I'm currently tidying up a model of a Tibetan-style stupa and I'd like to clear up a couple of things before I release it (as a freebie later this month).

I'm very much a beginner at 3D modelling, and this is a fairly basic model (just over 1000 vertices/1000 faces). It was created from a few spheres, cubes and cylinders, which were then extruded, manipulated, and finally joined together.

The way I joined things was fairly laborious, creating edges and faces one by one to fill the gap between the 4-sided and 16-sided elements - any advice on a smarter way to do this?

I think that the end result (i.e. the actual quads and triangles that fill the join area) is okay - it looks 'neat and tidy', and it renders okay in D|S 3 and Poser 6 (well, not quite).

However, I may have made some very basic errors in constructing these joining areas.
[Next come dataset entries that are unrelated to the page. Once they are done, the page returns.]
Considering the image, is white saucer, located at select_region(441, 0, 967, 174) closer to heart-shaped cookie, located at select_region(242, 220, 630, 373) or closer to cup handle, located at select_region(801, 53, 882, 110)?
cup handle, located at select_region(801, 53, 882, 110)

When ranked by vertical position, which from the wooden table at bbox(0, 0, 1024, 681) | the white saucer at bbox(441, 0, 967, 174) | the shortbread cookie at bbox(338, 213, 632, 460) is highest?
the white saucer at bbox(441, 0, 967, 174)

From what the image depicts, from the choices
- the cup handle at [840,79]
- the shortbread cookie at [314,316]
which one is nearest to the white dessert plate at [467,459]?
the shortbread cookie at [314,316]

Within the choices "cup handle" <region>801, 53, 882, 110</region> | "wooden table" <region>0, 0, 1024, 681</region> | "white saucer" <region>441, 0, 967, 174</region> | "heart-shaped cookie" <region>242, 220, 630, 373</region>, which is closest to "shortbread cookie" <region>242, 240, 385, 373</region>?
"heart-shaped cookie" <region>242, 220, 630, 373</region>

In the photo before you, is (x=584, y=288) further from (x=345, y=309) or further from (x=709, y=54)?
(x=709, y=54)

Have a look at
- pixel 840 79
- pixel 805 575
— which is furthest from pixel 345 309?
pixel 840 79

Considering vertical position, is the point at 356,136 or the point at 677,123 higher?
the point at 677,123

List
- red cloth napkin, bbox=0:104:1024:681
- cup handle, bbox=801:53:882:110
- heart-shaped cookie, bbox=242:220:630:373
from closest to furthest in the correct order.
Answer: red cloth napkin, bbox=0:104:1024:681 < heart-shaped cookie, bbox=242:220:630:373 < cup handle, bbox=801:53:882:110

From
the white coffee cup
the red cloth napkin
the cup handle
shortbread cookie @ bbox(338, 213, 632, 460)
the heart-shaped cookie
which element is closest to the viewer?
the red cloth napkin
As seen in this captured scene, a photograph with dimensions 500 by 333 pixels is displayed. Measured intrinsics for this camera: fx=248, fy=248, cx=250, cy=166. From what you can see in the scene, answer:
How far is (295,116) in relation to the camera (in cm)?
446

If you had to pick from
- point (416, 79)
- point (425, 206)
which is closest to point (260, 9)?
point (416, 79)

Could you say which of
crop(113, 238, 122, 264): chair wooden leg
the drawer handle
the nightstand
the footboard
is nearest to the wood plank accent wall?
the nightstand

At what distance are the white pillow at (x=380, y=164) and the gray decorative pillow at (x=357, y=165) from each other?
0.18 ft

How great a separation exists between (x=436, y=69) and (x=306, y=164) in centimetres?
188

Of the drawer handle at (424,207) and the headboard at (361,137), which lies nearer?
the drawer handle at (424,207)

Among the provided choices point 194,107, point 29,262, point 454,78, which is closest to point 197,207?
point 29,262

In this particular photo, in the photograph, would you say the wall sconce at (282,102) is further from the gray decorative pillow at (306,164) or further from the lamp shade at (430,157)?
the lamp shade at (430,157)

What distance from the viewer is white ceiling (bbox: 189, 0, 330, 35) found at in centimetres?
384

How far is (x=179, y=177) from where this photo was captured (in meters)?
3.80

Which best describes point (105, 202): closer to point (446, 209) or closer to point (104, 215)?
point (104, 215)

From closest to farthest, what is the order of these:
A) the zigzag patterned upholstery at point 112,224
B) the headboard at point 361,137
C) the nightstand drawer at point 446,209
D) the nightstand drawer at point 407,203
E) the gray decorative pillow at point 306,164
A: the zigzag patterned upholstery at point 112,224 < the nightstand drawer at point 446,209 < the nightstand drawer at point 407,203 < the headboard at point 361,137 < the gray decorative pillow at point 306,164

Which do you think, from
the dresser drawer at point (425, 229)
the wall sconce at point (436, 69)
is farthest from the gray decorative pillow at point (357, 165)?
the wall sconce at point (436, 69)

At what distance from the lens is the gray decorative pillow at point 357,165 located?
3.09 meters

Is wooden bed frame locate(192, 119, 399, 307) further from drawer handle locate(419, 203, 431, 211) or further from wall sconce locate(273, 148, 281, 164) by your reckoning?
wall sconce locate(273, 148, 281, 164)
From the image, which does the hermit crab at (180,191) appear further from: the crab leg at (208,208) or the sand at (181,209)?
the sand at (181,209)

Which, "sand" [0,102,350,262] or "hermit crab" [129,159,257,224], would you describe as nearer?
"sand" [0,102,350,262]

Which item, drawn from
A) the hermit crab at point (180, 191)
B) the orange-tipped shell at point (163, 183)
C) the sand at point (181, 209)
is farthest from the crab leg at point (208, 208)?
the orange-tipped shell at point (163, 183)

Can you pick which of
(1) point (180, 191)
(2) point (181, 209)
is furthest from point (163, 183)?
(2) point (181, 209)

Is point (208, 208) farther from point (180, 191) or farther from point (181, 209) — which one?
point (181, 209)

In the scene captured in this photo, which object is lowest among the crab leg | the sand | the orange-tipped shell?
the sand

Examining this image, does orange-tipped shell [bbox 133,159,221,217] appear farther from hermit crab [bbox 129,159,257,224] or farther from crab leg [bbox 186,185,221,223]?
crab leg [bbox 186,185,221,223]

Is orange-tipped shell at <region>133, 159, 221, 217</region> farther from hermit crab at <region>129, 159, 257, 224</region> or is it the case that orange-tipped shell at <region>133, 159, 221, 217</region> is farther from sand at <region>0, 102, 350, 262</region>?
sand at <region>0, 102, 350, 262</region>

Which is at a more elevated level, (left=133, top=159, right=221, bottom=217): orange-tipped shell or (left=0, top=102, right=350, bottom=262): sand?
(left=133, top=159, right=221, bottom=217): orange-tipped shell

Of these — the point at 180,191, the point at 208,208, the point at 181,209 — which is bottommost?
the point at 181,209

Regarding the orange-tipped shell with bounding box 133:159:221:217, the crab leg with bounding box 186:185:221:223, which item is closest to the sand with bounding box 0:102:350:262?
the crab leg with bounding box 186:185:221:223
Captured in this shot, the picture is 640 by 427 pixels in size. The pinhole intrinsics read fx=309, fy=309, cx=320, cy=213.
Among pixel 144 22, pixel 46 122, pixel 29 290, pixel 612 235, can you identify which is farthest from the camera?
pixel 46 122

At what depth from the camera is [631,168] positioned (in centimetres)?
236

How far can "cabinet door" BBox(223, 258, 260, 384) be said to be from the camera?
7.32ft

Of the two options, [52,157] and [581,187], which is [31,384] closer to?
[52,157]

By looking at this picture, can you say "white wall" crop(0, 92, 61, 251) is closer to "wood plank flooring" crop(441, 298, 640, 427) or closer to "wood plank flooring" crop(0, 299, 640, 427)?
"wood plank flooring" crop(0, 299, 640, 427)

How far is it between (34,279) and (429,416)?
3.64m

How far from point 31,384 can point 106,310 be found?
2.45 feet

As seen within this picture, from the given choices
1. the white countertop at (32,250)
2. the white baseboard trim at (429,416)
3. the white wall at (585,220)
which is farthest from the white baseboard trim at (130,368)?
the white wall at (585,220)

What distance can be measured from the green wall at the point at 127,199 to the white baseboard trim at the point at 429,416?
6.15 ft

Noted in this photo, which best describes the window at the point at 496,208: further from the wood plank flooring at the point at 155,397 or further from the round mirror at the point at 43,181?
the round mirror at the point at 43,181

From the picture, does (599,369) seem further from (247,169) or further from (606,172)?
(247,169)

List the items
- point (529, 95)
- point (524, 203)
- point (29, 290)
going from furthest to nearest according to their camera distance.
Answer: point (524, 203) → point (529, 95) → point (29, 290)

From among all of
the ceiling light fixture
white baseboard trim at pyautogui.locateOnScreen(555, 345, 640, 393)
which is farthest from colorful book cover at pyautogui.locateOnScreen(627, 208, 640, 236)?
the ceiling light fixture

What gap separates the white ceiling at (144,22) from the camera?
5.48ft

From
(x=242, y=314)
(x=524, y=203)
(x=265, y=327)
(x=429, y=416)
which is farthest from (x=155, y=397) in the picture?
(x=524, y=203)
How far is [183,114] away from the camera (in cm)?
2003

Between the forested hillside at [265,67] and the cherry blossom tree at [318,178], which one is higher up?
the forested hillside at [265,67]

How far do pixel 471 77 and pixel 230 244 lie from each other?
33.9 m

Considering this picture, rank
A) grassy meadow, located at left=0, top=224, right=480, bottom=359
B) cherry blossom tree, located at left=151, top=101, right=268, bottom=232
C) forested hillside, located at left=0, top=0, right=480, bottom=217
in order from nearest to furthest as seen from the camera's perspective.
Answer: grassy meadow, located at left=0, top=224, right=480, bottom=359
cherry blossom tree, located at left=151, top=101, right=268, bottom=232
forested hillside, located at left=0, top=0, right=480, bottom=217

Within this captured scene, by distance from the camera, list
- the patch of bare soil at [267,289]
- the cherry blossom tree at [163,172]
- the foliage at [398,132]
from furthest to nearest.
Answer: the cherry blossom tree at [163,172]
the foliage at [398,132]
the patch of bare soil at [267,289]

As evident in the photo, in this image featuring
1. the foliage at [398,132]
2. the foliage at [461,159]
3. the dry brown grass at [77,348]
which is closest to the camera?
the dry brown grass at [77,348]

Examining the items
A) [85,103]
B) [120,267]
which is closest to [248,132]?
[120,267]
Any advice/suggestions would be greatly appreciated.

(Hopefully there's a  picture attached to this posting which shows exactly what I mean)

3D Cheapskate

Pete Williams (aka the 3DCheapskate) still posts stupid stuff at all the usual places



  EnglishBob    ( ) ( posted at 4:44AM Thu, 13 May 2010  · @3643957

There are neater ways, but the proof is in the rendering, I suppose. What problems are you having in Poser?

The other question has to be, do you even need to join them like that? It's quite legitimate to just shove primitives together, although I can understand how you would want to be proud of your craftsmanship before releasing something. :-) 


  3dcheapskate    ( ) ( posted at 6:34AM Thu, 13 May 2010  · @3643991


A picture speaks a thousand words, so here are DS3 and P6 renders with crease/smoothing angles of 45 and 89 degrees - DS3 with 45 degs seems fine to me. P6 seems to have some flat grey faces.

You mention "neater ways" - any good links? Don't just leave me hanging here with that tantalising hint!

I started this model by *"Just shoving primitives together"*h - the crescent, sphere and teardrop on top are left that way since I reckoned (a) it was too much effort and (b) hey, nobody would notice up there!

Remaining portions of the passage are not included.